“If this whole romaine lettuce recall has taught me anything,” I say to my friends over a sushi lunch, “it’s that people don’t know what romaine lettuce is.”

We prod the lettuce in our bowls for a moment before determining that it’s iceberg, not romaine.

“You should write a blog post about that,” one of my friends responds, laughing.

So here I am. What I want to write about today is not actually all of the types of lettuce, or even the romaine recall specifically. I want to write about my observation—that on several occasions when I ordered food with friends in the past few weeks, people were hesitant, but willing, to admit that they didn’t know what romaine lettuce is.

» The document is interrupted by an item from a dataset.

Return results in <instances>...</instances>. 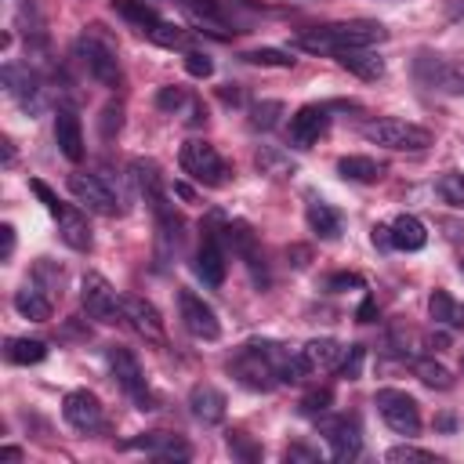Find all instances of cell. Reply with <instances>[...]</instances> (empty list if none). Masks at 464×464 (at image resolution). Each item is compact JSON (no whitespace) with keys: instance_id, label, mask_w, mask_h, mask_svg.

Obviously, it’s not a big deal to say you can’t identify two types of lettuce. But I think this speaks to a larger trend in society: on the whole, we’re not always willing to admit we don’t know other things for fear of seeming unintelligent or out of the loop.

On the night of the U.S. midterm elections in November, I got a text from a friend that read, “What does the sentence ‘Democrats take the house and Republicans take the Senate mean?’” After I explained it to him, his response made me laugh: “I thought this was going to be the one deciding if he (Donald Trump) was going to be president again.”

My friend is Canadian; he’s under no obligation to understand the American political system. But when his messages popped up on my phone, I admired his ability to ask about what he didn’t understand. It’s something I wish more people did—because sometimes the news isn’t easy to understand, and we’re all better for admitting that we have questions about what’s happening in the world.

Although I keep fairly up to date on American politics, there are times when, like my friend, I’m confused about what is happening. Some news coverage presupposes an understanding of a subject. As a reader, I try to seek out forms of media that help me gain a better understanding of a certain topic. The Daily, a podcast from the New York Times, does a great job at breaking down complex issues—I wrote in September about how it changed my news consumption.

This week was a whirlwind of political news in the U.S. Among the headlines: Senate passed a criminal justice reform bill, defence secretary James Mattis will step down at the end of February after Trump tweeted that he would pull the American military out of Syria, the federal government faces a shutdown over funding for Trump’s proposed border wall, the stock market had what CNN referred to as a “miserable week” and Michael Flynn, Trump’s first national security advisor, had his sentence postponed.

Amidst the news out of the Mueller investigation recently, Brian Stelter, CNN’s chief media correspondent, asked a critical question: “Does the public understand just how much trouble the president is in?”

“If not, that’s a failing of the press,” he continued. He said that journalists need to zoom out of the hourly developments—all of those stories I listed above that were “BREAKING” at one point during the week—and show the public the bigger picture. This is an “extraordinary time,” Stelter continued; and, he said, that calls for new forms of storytelling.

I think it also calls for what is, in some ways, a return to the basics. Sometimes, good storytelling is simple storytelling. It’s breaking down what the Democratic and Republican parties are, and what it means to have a majority of seats in either the House or Senate. And sometimes, it’s showing people how romaine lettuce is different from iceberg.